Introduction Radiofrequency ablation (RFA) is a relatively new endoscopic method for ablation of high grade dysplasia (HGD) and intramucosal adenocarcinoma (IMC) in Barrett's oesophagus. Clinical trials have shown enduring eradication of these pathologies.1 However, some patients develop recurrent dysplasia or cancer.1 The reason for this is unknown. The aim of the study was to investigate whether this is related to the persistence of known cancer driving mutations after radiofrequency ablation.

Methods Patient records were searched for patients with recurrent HGD or IMC after RFA. Biopsies and endoscopic mucosal resection (EMR) specimens were available before and after RFA for each case. Whole biopsies underwent nested polymerase chain reaction (PCR) sequencing for mutations commonly implicated in progression to adenocarcinoma (TP53, CDKN2A, K-ras).

Results Tissue was obtained for six patients before and after RFA. All patients were male (mean age 67 SD±2). Samples from five patients contained detectable mutations. In 3/5 patients, the same mutation was found in material taken before RFA as after (all TP53 mutations). The indication for RFA in all three patients was HGD; two of the patients developed IMC after RFA. In these two cases laser microdissection was performed on the post-RFA EMR samples. PCR revealed the pre RFA mutation to also be present throughout the IMC specimen. Dysplastic tissue adjacent to the IMC contained a mixture of crypts that were either wild type for the mutation in the IMC or contained the mutation indicating that the IMC was a monoclonal outgrowth and that the persistent mutation was driving the development of the recurrence. Furthermore, in all three cases, PCR of a further specimens (performed at a later time point to the first post-RFA EMR), revealed the same mutation as the initial biopsy before RFA, and the first post-RFA EMR.

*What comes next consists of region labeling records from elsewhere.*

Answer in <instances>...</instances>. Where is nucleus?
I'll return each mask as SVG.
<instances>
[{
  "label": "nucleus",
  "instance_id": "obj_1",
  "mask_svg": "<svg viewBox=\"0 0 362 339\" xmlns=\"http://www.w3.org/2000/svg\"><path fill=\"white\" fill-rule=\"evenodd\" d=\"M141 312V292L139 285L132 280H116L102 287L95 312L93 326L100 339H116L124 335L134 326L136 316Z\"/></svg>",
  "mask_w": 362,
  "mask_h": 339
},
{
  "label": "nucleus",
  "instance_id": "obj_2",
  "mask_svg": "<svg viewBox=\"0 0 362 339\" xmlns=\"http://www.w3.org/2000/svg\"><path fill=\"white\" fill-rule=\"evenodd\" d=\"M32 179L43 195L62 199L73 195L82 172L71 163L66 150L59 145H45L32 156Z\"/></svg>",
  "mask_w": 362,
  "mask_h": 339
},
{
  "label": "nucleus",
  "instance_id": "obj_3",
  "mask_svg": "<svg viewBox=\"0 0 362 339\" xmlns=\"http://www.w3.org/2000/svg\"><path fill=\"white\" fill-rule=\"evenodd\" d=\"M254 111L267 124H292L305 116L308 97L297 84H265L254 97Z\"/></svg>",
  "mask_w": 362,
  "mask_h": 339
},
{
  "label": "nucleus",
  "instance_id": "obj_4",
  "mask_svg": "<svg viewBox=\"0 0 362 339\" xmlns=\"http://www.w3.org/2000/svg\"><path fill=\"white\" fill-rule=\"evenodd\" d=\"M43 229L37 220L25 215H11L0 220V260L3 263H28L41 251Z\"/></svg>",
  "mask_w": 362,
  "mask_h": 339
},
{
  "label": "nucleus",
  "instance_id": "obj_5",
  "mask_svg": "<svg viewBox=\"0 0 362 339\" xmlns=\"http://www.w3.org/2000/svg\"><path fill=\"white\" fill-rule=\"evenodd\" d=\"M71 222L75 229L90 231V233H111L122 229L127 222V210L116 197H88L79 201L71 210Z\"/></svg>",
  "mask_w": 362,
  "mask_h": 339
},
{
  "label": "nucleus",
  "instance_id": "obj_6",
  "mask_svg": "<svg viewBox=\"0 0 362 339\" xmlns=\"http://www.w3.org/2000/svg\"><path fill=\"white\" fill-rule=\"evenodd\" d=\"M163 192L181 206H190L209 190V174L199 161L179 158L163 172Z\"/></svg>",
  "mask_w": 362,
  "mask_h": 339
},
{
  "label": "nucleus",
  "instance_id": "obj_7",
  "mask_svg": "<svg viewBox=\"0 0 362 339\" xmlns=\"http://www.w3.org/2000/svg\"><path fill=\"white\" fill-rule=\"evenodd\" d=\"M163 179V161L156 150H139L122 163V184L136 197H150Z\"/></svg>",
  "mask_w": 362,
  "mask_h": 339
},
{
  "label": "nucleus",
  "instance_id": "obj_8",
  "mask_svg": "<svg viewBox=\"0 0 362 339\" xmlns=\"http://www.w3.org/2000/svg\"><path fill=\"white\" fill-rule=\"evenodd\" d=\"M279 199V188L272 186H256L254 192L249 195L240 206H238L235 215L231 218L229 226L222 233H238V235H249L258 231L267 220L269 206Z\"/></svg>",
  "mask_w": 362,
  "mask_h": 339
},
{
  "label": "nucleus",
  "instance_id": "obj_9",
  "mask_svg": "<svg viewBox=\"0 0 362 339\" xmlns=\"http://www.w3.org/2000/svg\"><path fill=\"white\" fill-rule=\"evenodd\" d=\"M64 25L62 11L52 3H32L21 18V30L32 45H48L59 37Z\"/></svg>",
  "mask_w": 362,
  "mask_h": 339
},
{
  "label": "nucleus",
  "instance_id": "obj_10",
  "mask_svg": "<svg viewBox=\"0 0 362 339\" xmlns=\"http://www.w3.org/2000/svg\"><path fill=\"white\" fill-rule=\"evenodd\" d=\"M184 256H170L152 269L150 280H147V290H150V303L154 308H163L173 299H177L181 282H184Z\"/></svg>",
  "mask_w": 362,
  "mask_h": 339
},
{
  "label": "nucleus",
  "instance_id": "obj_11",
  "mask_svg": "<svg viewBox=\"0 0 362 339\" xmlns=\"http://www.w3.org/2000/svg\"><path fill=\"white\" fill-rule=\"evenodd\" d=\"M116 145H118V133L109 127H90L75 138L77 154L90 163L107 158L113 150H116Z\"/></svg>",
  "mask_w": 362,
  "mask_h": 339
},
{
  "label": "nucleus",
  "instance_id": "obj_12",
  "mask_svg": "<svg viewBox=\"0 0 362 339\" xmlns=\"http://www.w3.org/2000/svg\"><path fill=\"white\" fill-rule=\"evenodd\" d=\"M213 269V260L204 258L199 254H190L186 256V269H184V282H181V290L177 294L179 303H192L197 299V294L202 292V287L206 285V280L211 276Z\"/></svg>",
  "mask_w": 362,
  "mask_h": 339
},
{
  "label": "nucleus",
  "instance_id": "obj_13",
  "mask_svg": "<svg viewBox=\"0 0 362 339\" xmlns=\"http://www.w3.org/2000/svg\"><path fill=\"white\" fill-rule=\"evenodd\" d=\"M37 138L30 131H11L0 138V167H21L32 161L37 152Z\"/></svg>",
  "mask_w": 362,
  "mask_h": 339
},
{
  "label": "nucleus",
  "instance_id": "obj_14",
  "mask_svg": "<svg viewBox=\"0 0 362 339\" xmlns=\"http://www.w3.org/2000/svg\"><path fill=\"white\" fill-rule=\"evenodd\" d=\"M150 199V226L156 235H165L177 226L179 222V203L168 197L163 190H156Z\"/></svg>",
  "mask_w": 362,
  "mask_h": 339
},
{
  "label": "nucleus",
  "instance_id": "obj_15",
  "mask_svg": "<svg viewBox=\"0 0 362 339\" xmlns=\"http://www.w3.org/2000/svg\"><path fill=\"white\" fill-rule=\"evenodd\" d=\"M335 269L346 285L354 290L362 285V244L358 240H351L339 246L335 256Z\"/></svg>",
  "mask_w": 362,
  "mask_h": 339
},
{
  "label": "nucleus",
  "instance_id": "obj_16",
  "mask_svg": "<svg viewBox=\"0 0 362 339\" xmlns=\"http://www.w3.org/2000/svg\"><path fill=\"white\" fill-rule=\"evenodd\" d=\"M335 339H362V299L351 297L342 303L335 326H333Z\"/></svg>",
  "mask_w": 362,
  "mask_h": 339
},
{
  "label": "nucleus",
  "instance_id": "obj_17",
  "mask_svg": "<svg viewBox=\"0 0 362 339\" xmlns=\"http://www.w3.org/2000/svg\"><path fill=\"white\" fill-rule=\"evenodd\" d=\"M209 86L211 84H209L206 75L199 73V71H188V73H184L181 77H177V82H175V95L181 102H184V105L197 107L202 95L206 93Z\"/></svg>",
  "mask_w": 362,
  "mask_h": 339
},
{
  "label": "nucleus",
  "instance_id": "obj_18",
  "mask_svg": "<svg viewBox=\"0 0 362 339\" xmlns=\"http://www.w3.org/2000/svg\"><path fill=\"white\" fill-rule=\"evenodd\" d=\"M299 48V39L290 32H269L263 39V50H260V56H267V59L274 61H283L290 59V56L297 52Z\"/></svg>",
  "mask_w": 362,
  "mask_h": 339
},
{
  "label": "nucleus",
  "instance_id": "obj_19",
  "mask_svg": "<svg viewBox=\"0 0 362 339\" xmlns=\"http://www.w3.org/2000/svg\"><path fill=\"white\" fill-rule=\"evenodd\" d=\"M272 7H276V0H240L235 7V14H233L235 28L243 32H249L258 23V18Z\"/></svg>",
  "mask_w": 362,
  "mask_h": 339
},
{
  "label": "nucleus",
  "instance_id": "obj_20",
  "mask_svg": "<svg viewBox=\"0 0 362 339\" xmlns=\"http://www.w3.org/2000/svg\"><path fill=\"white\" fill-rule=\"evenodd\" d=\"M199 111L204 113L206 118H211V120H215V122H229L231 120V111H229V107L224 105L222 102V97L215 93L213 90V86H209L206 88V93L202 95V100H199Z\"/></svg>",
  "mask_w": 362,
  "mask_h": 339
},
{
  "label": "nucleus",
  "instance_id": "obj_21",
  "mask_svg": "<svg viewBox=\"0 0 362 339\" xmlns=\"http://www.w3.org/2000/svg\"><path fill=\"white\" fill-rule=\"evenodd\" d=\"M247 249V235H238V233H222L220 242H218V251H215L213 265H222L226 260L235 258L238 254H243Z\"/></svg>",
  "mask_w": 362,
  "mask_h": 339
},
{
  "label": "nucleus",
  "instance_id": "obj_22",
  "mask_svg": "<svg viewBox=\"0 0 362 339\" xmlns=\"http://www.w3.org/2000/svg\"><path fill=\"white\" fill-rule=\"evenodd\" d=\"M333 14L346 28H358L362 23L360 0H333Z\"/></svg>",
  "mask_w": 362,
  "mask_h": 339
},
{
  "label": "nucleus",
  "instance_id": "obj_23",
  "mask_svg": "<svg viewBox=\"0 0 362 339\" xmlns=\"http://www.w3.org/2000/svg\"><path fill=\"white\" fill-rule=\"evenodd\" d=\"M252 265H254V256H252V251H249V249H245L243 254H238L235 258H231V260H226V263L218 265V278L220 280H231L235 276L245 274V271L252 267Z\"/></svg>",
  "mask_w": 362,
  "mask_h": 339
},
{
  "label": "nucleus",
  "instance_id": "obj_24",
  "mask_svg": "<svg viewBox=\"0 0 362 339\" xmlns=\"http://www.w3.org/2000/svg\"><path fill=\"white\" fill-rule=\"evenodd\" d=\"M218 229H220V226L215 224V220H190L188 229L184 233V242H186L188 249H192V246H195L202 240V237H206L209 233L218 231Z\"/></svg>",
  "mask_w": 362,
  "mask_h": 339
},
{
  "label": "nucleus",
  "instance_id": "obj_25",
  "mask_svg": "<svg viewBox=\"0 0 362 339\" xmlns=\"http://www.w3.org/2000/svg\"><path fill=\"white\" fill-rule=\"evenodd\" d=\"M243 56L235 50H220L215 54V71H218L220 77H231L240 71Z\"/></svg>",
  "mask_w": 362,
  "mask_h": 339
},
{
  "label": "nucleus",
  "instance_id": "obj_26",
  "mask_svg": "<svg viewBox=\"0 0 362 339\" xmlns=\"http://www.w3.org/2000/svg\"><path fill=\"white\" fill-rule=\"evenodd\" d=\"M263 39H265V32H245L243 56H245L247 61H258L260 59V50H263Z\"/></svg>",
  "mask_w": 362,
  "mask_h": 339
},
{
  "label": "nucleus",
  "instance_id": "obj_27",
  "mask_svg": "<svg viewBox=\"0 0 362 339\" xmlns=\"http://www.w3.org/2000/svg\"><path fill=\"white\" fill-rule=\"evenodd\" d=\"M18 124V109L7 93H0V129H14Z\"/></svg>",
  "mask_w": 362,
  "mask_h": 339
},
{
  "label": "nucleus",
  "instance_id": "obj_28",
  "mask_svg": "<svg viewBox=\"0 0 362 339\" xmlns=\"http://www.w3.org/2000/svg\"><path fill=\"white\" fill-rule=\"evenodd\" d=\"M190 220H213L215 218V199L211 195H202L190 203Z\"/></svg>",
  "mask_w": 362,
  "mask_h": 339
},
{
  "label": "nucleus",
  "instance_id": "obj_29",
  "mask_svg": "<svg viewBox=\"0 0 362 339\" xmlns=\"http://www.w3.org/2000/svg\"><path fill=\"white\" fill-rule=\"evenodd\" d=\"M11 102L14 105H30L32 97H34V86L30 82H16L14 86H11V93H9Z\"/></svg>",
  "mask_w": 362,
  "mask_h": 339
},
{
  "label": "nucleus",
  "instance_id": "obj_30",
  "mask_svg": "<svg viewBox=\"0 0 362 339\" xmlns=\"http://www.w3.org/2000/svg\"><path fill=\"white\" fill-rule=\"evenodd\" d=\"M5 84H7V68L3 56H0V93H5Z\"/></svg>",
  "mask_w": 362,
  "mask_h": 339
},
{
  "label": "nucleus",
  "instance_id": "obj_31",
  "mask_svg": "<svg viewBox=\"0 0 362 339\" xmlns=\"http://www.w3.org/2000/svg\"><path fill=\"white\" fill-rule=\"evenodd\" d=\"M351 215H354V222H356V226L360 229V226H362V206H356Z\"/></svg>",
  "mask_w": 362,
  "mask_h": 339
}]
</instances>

Conclusion The recurrence of dysplasia and cancer after RFA is likely to be due to failure to remove persistent, cancer driving mutations. Further work will need to be done to assess whether this is because of technical errors, or related to specific problems such as “buried Barrett's”.

Competing interests None declared.

Reference 1. Shaheen N, Overholt B, Sampliner RE. Durability of radiofrequency ablation in barrett's esophagus with dysplasia. Gastroenterology 2011;141:460–8.